*Text segment*.
§ §
NFS: Fix memory allocation in rpc_malloc()

Message ID	20220315162052.570677-1-trondmy@kernel.org (mailing list archive)
State	New, archived
Headers	show Return-Path: <linux-nfs-owner@kernel.org> From: trondmy@kernel.org To: linux-nfs@vger.kernel.org Subject: [PATCH] NFS: Fix memory allocation in rpc_malloc() Date: Tue, 15 Mar 2022 12:20:52 -0400 Message-Id: <20220315162052.570677-1-trondmy@kernel.org> MIME-Version: 1.0 Content-Transfer-Encoding: 8bit Precedence: bulk
Series	NFS: Fix memory allocation in rpc_malloc() \| expand NFS: Fix memory allocation in rpc_malloc()

Trond Myklebust March 15, 2022, 4:20 p.m. UTC

From: Trond Myklebust <trond.myklebust@hammerspace.com>

When allocating memory, it should be safe to always use GFP_KERNEL,
since both swap tasks and asynchronous tasks will regulate the
allocation mode through the struct task flags.

Signed-off-by: Trond Myklebust <trond.myklebust@hammerspace.com>
---
 net/sunrpc/sched.c | 8 ++------
 1 file changed, 2 insertions(+), 6 deletions(-)

Chuck Lever March 15, 2022, 4:50 p.m. UTC | #1

> On Mar 15, 2022, at 12:20 PM, trondmy@kernel.org wrote:
> 
> From: Trond Myklebust <trond.myklebust@hammerspace.com>
> 
> When allocating memory, it should be safe to always use GFP_KERNEL,
> since both swap tasks and asynchronous tasks will regulate the
> allocation mode through the struct task flags.

Is a similar change necessary in xprt_rdma_allocate() ?


> Signed-off-by: Trond Myklebust <trond.myklebust@hammerspace.com>
> ---
> net/sunrpc/sched.c | 8 ++------
> 1 file changed, 2 insertions(+), 6 deletions(-)
> 
> diff --git a/net/sunrpc/sched.c b/net/sunrpc/sched.c
> index 7c8f87ebdbc0..c62fcacf7366 100644
> --- a/net/sunrpc/sched.c
> +++ b/net/sunrpc/sched.c
> @@ -1030,16 +1030,12 @@ int rpc_malloc(struct rpc_task *task)
> 	struct rpc_rqst *rqst = task->tk_rqstp;
> 	size_t size = rqst->rq_callsize + rqst->rq_rcvsize;
> 	struct rpc_buffer *buf;
> -	gfp_t gfp = GFP_KERNEL;
> -
> -	if (RPC_IS_ASYNC(task))
> -		gfp = GFP_NOWAIT | __GFP_NOWARN;
> 
> 	size += sizeof(struct rpc_buffer);
> 	if (size <= RPC_BUFFER_MAXSIZE)
§ §
*Exercise brief*. Pick up the rpc_malloc() patch thread where it stops and write what comes next. You won't need the lines that follow this text.

*Dataset section*.
§ §
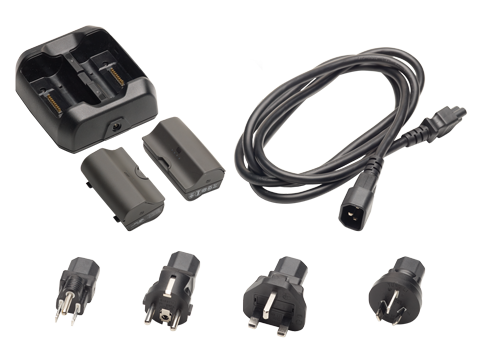 Trimble - TSC7-710 / Ranger 7 - 710 External Battery Charger w/ Int. Cord, Battery 2-pack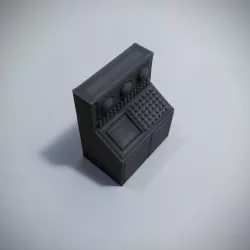 28mm Computer Console SciFi Terrain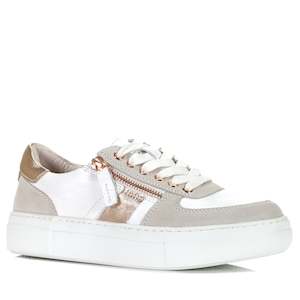 Footwear: Alfie & Evie Miller White/Rose Gold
§ §
*Answer space*.
> -		buf = mempool_alloc(rpc_buffer_mempool, gfp);
> +		buf = mempool_alloc(rpc_buffer_mempool, GFP_KERNEL);
> 	else
> -		buf = kmalloc(size, gfp);
> +		buf = kmalloc(size, GFP_KERNEL);
> 
> 	if (!buf)
> 		return -ENOMEM;
> -- 
> 2.35.1
> 

--
Chuck Lever

Trond Myklebust March 15, 2022, 5 p.m. UTC | #2

On Tue, 2022-03-15 at 16:50 +0000, Chuck Lever III wrote:
> 
> 
> > On Mar 15, 2022, at 12:20 PM, trondmy@kernel.org wrote:
> > 
> > From: Trond Myklebust <trond.myklebust@hammerspace.com>
> > 
> > When allocating memory, it should be safe to always use GFP_KERNEL,
> > since both swap tasks and asynchronous tasks will regulate the
> > allocation mode through the struct task flags.
> 
> Is a similar change necessary in xprt_rdma_allocate() ?

It looks to me as if that would be a safe change, and we should
probably also change that definition of RPCRDMA_DEF_GFP to match
GFP_KERNEL.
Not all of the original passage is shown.